Speaking of buybacks and people who are actively trying to push companies in the direction of eschewing myopia in favor of a long-term vision, you might recall that back in January, BlackRock's Larry Fink used his annual letter to effectively chide management teams on this issue. To wit, from that letter:
Companies have begun to devote greater attention to issues of long-term sustainability, but despite increased rhetorical commitment they have continued to engage in buybacks at a furious pace. While we certainly support returning excess capital to shareholders, we believe companies must balance those practices with investment in future growth.
To prosper over time, every company must not only deliver financial performance, but also show how it makes a positive contribution to society. Companies must benefit all of their stakeholders, including shareholders, employees, customers, and the communities in which they operate.
That was not well received in some circles, for obvious reasons, not the least of which is that it came across as something of a threat given how large BlackRock (BLK) is.

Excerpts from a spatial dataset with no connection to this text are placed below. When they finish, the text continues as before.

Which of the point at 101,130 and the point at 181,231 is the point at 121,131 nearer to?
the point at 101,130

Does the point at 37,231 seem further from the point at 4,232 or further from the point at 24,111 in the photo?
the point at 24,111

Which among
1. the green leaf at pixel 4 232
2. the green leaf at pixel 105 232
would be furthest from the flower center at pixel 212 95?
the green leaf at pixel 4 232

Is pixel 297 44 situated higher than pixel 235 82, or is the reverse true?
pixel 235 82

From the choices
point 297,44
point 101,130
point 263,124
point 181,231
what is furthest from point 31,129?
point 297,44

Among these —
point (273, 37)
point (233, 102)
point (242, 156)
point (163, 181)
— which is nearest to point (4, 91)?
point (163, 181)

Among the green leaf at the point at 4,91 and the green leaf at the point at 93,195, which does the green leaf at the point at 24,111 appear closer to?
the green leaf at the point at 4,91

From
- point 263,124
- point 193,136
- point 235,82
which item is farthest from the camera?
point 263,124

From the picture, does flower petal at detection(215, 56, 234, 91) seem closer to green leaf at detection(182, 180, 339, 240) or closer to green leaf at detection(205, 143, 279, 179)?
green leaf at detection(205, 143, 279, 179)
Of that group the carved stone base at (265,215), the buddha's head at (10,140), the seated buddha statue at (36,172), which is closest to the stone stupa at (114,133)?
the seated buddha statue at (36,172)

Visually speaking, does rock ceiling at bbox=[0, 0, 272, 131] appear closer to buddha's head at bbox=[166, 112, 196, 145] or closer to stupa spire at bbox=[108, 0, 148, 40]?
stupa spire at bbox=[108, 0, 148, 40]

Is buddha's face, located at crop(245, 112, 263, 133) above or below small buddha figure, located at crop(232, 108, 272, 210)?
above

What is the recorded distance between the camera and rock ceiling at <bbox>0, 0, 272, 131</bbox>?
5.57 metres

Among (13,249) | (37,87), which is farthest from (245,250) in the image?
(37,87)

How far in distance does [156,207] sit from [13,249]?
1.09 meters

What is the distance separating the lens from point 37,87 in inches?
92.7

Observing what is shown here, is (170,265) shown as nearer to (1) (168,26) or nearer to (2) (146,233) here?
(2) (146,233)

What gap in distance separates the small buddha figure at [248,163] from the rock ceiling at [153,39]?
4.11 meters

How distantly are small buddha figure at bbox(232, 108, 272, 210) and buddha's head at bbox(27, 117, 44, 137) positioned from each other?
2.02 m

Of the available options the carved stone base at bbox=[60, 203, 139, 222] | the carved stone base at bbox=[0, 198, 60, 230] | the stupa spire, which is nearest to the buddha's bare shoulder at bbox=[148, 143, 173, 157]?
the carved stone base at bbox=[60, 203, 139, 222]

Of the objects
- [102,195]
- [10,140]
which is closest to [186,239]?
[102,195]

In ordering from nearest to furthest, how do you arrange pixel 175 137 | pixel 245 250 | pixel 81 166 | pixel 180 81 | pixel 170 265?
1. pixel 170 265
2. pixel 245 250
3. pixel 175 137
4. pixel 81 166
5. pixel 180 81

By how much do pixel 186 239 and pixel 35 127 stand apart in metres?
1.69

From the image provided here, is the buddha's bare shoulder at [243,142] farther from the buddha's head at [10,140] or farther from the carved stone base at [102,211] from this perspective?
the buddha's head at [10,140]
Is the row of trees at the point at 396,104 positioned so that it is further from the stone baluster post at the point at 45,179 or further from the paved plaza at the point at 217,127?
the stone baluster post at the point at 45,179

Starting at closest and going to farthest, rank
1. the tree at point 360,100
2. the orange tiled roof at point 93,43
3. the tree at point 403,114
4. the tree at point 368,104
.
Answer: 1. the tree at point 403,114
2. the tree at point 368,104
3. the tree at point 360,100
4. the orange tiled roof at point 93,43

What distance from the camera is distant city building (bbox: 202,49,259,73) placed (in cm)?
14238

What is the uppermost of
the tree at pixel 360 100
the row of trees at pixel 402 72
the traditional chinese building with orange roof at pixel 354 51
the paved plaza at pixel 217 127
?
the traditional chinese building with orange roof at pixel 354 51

In the course of discussing buybacks over the weekend, I cited a recent JPMorgan note in which the bank's Nikolaos Panigirtzoglou took an in-depth look at repatriation following the tax cuts on the way to explaining how buybacks likely helped prop up the market in Q2:
Based on the average divisor change of four US equity indices, a proxy for the share count, we estimate that the net equity withdrawal by US companies overall including both financial and non-financial companies tripled in Q2 ($150bn) vs. Q1 ($50bn).
As it happens, Panigirtzoglou revisits this in his latest note (dated Friday) and in light of my weekend post, I wanted to highlight a couple of excerpts for readers here. JPMorgan makes a critical distinction between "values" and "volumes". To wit:
Announced US buybacks look set to approach one trillion dollars this year if one annualizes the YTD pace, the highest on record. But in volume terms, at 4% of the capitalization of the S&P 500 index, this year’s announced US buyback pace is lower than the 6% record high pace seen in 2007 and lower than the 5% post Lehman peak seen in 2012.